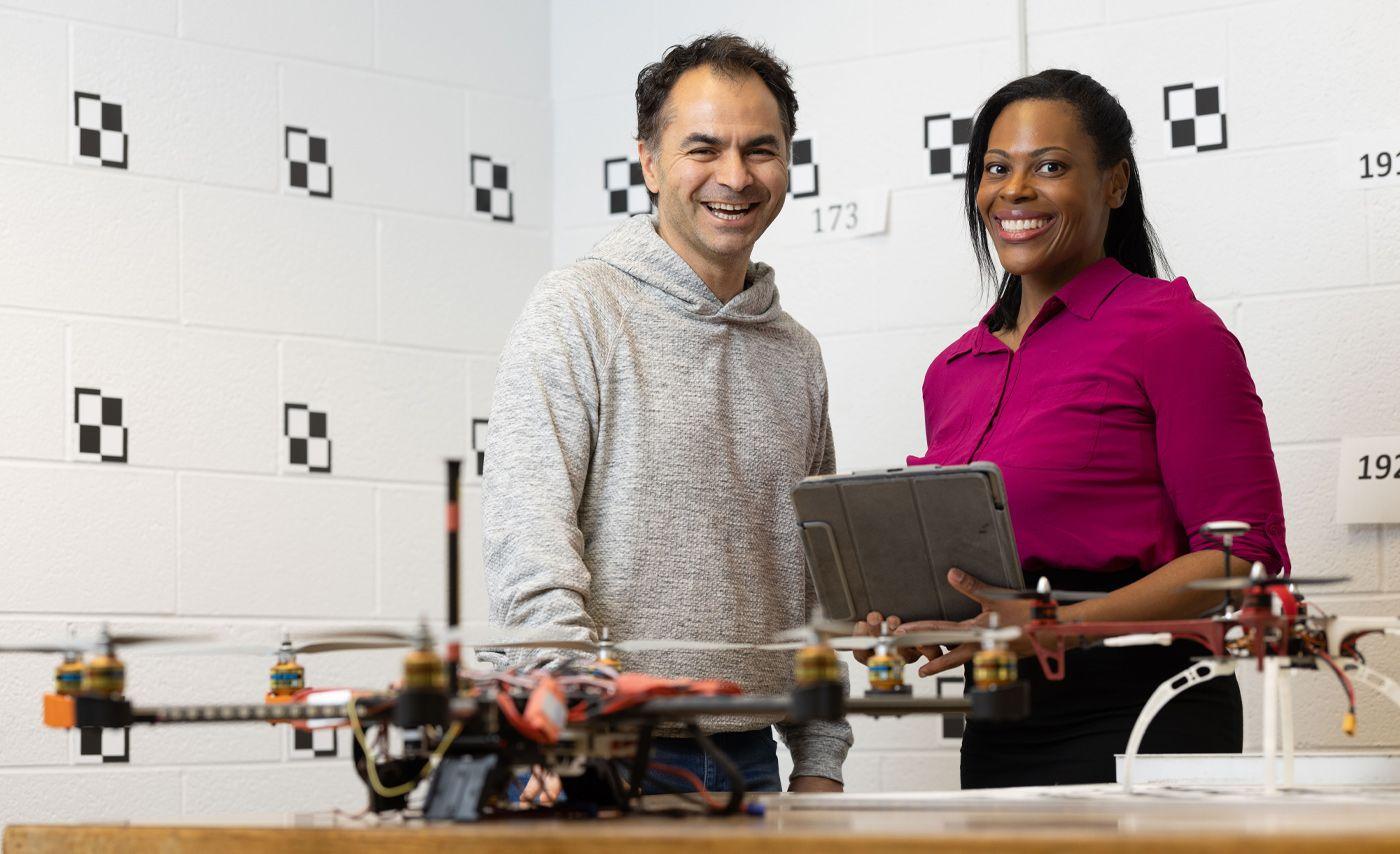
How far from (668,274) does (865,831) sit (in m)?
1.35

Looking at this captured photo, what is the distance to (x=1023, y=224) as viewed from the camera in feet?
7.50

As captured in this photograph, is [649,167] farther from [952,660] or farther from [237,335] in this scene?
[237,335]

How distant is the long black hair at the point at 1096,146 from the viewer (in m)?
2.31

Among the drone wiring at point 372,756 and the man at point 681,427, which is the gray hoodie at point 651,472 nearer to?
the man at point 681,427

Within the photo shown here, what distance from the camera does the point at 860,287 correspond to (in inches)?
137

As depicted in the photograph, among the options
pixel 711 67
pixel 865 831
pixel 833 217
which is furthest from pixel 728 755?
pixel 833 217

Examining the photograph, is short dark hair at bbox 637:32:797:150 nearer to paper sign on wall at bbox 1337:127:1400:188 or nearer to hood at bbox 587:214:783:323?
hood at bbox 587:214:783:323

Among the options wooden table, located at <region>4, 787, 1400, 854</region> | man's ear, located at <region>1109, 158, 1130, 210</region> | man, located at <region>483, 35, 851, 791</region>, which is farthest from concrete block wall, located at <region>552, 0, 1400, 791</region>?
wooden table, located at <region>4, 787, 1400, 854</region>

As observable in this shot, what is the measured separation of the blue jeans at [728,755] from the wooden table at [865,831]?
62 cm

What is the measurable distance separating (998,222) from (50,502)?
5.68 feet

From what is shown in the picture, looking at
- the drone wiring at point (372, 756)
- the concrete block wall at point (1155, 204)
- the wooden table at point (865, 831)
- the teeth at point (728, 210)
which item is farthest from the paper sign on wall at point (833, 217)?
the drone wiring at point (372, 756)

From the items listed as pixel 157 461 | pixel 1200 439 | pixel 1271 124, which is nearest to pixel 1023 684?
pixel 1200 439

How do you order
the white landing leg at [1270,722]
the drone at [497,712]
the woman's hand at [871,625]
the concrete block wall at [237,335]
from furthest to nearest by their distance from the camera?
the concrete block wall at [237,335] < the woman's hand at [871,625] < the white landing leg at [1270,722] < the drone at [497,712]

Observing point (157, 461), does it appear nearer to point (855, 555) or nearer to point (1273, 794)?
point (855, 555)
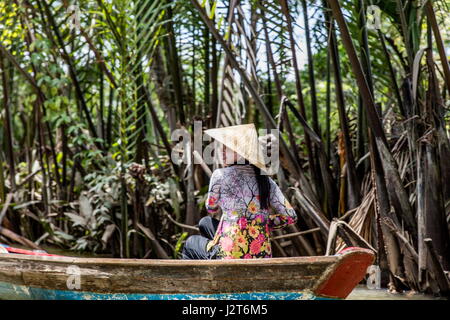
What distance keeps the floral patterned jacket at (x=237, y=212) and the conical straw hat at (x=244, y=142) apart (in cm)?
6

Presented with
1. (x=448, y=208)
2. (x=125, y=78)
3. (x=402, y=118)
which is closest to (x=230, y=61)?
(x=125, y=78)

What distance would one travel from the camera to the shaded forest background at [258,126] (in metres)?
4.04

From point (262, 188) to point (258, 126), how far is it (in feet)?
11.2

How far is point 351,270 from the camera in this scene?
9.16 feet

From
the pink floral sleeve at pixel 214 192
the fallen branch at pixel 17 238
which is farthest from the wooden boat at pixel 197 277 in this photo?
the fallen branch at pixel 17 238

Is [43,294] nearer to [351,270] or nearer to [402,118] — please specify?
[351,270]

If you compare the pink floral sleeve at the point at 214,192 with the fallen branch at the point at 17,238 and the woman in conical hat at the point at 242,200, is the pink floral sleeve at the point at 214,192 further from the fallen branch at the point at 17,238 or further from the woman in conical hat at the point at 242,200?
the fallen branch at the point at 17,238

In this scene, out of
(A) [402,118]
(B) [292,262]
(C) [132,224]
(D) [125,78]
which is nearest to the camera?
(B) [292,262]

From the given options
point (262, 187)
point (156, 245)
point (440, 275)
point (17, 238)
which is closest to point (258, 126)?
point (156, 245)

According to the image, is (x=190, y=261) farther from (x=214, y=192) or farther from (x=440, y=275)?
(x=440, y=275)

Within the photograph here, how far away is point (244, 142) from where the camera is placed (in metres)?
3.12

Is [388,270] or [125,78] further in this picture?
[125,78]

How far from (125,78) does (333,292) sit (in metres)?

·····

Skipping the pictures, transcribe each line above exactly as it appears.

How far from (668,274) does (865,831) sit (in m)?
1.35

Looking at this captured photo, what is the distance to (x=1023, y=224) as viewed from the camera in feet?
7.50

As captured in this photograph, is [649,167] farther from [952,660] or farther from [237,335] in this scene?
[237,335]

How distant is the long black hair at the point at 1096,146 from the viewer (in m)?
2.31

Among the drone wiring at point 372,756 and the man at point 681,427, which is the gray hoodie at point 651,472 nearer to?
the man at point 681,427

Within the photo shown here, what distance from the camera does the point at 860,287 correspond to (in inches)?
137

As depicted in the photograph, among the options
pixel 711 67
pixel 865 831
pixel 833 217
which is furthest from pixel 728 755?
pixel 833 217

Examining the photograph, is short dark hair at bbox 637:32:797:150 nearer to paper sign on wall at bbox 1337:127:1400:188 or nearer to hood at bbox 587:214:783:323?
hood at bbox 587:214:783:323

Among the options wooden table, located at <region>4, 787, 1400, 854</region> | man's ear, located at <region>1109, 158, 1130, 210</region> | man, located at <region>483, 35, 851, 791</region>, which is farthest from concrete block wall, located at <region>552, 0, 1400, 791</region>?
wooden table, located at <region>4, 787, 1400, 854</region>

As observable in this shot, what is the measured separation of the blue jeans at [728,755] from the wooden table at [865,831]?
62 cm

What is the measurable distance separating (998,222) from (50,502)?
5.68 feet

From what is shown in the picture, looking at
- the drone wiring at point (372, 756)
- the concrete block wall at point (1155, 204)
- the wooden table at point (865, 831)
- the teeth at point (728, 210)
which item is farthest from the paper sign on wall at point (833, 217)?
the drone wiring at point (372, 756)

From the items listed as pixel 157 461 | pixel 1200 439 | pixel 1271 124, which is nearest to pixel 1023 684?
pixel 1200 439

How do you order
the white landing leg at [1270,722]
the drone at [497,712]
the woman's hand at [871,625]
the concrete block wall at [237,335]
from furthest to nearest by their distance from the camera?
the concrete block wall at [237,335] < the woman's hand at [871,625] < the white landing leg at [1270,722] < the drone at [497,712]

Observing point (157, 461), does it appear nearer to point (855, 555) or nearer to point (1273, 794)?
point (855, 555)
What distance keeps the floral patterned jacket at (x=237, y=212) and the conical straw hat at (x=244, y=142) apart (in cm)?
6

Presented with
1. (x=448, y=208)
2. (x=125, y=78)
3. (x=402, y=118)
which is closest to (x=230, y=61)?
(x=125, y=78)

What distance would one travel from the camera to the shaded forest background at [258,126] (in metres)?
4.04

From point (262, 188) to point (258, 126), how far is it (in feet)?
11.2

How far is point 351,270 from the camera in this scene?
9.16 feet

From
the pink floral sleeve at pixel 214 192
the fallen branch at pixel 17 238
which is farthest from the wooden boat at pixel 197 277 in this photo?
the fallen branch at pixel 17 238

Is [43,294] nearer to [351,270] or nearer to [402,118] — please specify?
[351,270]

If you compare the pink floral sleeve at the point at 214,192 with the fallen branch at the point at 17,238 and the woman in conical hat at the point at 242,200, is the pink floral sleeve at the point at 214,192 further from the fallen branch at the point at 17,238 or further from the woman in conical hat at the point at 242,200?
the fallen branch at the point at 17,238

In this scene, out of
(A) [402,118]
(B) [292,262]
(C) [132,224]
(D) [125,78]
which is nearest to the camera?
(B) [292,262]

From the given options
point (262, 187)
point (156, 245)
point (440, 275)
point (17, 238)
which is closest to point (258, 126)?
point (156, 245)

According to the image, is (x=190, y=261) farther from (x=214, y=192) or farther from (x=440, y=275)?
(x=440, y=275)

Within the photograph here, how far away is point (244, 142) from where the camera is placed (in metres)?
3.12

Is [388,270] or [125,78] further in this picture?
[125,78]

How far from (125,78) does (333,292) sit (in metres)?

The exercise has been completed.